— BEGIN Material to process —

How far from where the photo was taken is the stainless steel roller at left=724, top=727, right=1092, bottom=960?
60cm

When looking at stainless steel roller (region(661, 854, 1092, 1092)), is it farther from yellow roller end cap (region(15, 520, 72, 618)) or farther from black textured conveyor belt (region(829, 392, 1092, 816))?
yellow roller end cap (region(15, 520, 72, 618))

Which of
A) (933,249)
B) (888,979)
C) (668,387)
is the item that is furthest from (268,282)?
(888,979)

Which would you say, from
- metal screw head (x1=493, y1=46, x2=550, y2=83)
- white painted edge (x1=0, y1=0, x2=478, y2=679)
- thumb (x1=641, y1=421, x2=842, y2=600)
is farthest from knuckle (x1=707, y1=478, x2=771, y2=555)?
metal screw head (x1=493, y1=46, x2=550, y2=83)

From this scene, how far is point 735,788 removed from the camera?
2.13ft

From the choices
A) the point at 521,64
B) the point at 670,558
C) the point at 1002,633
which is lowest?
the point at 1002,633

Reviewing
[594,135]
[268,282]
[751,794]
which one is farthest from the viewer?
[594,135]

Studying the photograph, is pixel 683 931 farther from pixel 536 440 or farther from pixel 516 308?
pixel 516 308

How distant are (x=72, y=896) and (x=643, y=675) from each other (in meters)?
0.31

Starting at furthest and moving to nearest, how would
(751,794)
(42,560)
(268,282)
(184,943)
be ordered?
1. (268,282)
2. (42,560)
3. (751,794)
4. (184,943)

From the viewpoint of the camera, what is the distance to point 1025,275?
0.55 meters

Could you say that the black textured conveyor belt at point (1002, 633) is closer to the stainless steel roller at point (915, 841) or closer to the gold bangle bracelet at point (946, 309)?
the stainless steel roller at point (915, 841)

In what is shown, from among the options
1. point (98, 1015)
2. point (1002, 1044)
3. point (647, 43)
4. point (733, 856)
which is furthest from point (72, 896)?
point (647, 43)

— END Material to process —

**Aim of the task:** Reproduce all of the material above, substituting "moving belt" for each occurrence of "conveyor belt" and leaving everything else unchanged.

**Full solution:**
How far from where the photo was taken is the stainless steel roller at left=724, top=727, right=1092, bottom=960?
60cm

When looking at stainless steel roller (region(661, 854, 1092, 1092)), is it farther from yellow roller end cap (region(15, 520, 72, 618)) or farther from black textured moving belt (region(829, 392, 1092, 816))?
yellow roller end cap (region(15, 520, 72, 618))

Which of
A) (933,249)
B) (888,979)
C) (668,387)
is the item that is furthest from (268,282)?
(888,979)

Which would you say, from
- metal screw head (x1=493, y1=46, x2=550, y2=83)
- white painted edge (x1=0, y1=0, x2=478, y2=679)
- thumb (x1=641, y1=421, x2=842, y2=600)
is farthest from knuckle (x1=707, y1=478, x2=771, y2=555)?
metal screw head (x1=493, y1=46, x2=550, y2=83)

From this scene, how far is point 735,788 removed from the camera?
2.13ft

From the choices
A) the point at 521,64
B) the point at 670,558
C) the point at 1002,633
which is lowest?
the point at 1002,633

Reviewing
[594,135]
[268,282]
[751,794]
which one is farthest from the viewer?
[594,135]

Studying the photograph, is pixel 683 931 farther from pixel 536 440 or farther from pixel 516 308?
pixel 516 308

How distant are (x=72, y=896) and (x=643, y=675) from each other (in meters)?
0.31

Starting at furthest and moving to nearest, how would
(751,794)
(42,560)
(268,282)
(184,943)
be ordered?
1. (268,282)
2. (42,560)
3. (751,794)
4. (184,943)

From the viewpoint of the camera, what is the distance to point 1025,275?
0.55 meters

Could you say that the black textured moving belt at point (1002, 633) is closer to the stainless steel roller at point (915, 841) or closer to the gold bangle bracelet at point (946, 309)?
the stainless steel roller at point (915, 841)

In what is shown, from among the options
1. point (98, 1015)
2. point (1002, 1044)
3. point (647, 43)
4. point (733, 856)
which is furthest from point (72, 896)?
point (647, 43)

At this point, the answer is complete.